# Petty Cab E-Bike



## ken will (Dec 19, 2009)

You don't need to drive both rear wheels the same.
The Delta trike I like the best, I ran the pedals to the left rear wheel and had an electric hub motor on the right rear wheel. It tracked straight if I was just pedaling or just using the motor or both.
When turning to the right I put more power on the pedals, and when turning left I gave the motor a little more power.

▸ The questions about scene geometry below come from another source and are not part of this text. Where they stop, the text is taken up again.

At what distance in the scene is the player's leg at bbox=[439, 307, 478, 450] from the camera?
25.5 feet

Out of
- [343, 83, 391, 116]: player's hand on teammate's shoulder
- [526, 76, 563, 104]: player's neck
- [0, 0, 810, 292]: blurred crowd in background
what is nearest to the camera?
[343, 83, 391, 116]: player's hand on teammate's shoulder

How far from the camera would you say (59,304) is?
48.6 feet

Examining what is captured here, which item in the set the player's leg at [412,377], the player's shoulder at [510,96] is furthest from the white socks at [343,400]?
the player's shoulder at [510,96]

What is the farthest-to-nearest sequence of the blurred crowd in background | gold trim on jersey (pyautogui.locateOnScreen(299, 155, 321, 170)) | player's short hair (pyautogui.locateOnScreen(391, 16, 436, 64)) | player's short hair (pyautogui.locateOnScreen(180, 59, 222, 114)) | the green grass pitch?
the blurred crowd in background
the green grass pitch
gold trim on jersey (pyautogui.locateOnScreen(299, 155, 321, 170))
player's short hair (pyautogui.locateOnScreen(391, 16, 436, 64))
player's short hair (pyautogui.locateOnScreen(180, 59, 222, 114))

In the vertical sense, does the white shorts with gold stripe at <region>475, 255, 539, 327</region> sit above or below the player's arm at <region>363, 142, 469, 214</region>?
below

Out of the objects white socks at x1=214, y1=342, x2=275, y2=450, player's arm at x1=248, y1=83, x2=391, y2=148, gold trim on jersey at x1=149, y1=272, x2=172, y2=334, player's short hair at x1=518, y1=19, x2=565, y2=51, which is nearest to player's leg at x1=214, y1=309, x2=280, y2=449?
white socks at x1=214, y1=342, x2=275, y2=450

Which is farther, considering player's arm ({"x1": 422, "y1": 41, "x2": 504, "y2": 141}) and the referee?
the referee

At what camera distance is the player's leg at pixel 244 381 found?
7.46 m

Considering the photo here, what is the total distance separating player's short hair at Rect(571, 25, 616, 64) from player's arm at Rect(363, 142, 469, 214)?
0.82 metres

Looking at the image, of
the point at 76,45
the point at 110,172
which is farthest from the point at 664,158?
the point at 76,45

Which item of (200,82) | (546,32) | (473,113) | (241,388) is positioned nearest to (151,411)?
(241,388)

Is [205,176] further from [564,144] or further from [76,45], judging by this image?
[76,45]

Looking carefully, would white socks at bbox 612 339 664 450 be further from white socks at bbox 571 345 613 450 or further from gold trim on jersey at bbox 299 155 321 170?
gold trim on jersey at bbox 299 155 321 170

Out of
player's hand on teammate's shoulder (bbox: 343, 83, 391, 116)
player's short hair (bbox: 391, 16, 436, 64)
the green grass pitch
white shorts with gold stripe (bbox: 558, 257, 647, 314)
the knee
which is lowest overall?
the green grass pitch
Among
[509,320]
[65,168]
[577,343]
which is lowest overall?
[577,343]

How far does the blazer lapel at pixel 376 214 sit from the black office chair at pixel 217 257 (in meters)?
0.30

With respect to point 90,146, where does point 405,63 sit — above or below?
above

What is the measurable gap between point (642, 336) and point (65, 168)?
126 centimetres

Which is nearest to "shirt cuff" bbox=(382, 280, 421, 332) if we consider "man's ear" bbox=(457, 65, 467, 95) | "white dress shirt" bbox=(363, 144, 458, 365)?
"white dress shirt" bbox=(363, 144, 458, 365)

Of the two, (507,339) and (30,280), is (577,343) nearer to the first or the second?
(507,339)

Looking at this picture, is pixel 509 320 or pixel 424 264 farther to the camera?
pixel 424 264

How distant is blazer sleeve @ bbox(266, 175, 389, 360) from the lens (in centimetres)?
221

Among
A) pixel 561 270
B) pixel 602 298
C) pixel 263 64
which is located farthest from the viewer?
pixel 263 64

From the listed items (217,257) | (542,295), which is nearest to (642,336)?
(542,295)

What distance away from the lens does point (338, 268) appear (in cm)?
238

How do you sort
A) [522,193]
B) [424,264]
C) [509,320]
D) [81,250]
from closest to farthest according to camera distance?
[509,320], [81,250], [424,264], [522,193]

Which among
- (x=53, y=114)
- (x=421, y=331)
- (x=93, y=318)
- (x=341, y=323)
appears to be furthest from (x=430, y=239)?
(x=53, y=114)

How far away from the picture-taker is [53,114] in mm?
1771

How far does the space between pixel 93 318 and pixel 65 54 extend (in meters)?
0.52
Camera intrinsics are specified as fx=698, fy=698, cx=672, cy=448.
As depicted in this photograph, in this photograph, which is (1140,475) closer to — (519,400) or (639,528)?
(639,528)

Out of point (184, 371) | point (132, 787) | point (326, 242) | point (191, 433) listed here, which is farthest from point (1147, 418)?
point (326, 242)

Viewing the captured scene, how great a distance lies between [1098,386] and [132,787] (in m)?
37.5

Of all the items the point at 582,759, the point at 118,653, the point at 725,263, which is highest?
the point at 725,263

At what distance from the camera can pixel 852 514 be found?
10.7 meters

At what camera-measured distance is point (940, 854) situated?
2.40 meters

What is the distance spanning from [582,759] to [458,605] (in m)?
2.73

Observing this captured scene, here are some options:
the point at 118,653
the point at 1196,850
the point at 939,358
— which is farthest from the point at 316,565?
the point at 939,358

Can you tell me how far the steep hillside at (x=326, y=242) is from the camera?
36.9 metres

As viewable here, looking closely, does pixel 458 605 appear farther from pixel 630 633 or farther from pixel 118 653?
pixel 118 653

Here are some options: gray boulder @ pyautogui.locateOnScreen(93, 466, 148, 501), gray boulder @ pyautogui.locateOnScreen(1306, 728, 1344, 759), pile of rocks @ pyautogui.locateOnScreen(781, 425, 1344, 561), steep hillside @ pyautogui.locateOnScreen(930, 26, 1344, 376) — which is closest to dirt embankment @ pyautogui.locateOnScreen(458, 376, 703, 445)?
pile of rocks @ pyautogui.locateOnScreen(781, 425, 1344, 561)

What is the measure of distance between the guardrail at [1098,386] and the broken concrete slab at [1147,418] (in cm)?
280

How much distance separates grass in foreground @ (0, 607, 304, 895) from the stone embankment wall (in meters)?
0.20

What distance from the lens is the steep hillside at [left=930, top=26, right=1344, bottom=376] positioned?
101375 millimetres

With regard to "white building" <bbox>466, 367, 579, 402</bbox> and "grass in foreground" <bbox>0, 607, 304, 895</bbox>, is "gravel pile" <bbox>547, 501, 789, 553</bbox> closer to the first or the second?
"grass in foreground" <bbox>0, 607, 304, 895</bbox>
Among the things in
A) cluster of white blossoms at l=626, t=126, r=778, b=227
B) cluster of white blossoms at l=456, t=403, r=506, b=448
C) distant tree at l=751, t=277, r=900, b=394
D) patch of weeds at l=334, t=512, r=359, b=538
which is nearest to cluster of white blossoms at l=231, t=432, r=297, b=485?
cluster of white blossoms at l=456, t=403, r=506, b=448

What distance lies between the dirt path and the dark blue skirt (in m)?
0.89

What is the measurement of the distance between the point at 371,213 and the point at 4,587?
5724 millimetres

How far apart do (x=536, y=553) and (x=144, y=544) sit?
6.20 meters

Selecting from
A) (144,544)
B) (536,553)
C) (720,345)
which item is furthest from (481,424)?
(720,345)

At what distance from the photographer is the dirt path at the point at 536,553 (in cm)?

If you do want to use two hub motors; a single battery and dual controllers is the way to go.


----------



## RIPPERTON (Jan 26, 2010)

Hi Will
Im right in the middle of twin controller experimentation.
Ive got 1 pack, 1 throttle, 2 controllers 2 motors, one wheel sorted. (race bike).
We did a Quad with 1 pack, 1 throttle, 2 controllers, 2 motors front and rear wheel drive.
Im just finishing a car with 1 pack, 1 throttle, 2 controllers 2 motors 2 wheels differentiated side by side.
Your trike will be the same as my car where you use 1 stand alone drive for each wheel on the same axle.
So you can have 1 single battery pack feeding 2 controllers in parallel, driving 1 hub motor each.
The throttle will be powered by only one of the controllers (5v positive, negative and variable) but the second controller will only have its variable wire connected, spliced into the variable of the first controller.
The second controller doesnt need to have its 5v positive or negative connected to the throttle to work.
As with my car there is no mechanical connection between the 2 driving wheels so you will get differentiation for going around corners.
Now because both controllers are being controlled by a single throttle they will want to turn at the same rpm while going around a turn but the ground wont let them and there will be a certain amount of self centering force noticeable only while under power. This "amount" of self centering force is as yet unknown to me but will be more noticeable in a front wheel drive so you rear wheel drive should be ok.


----------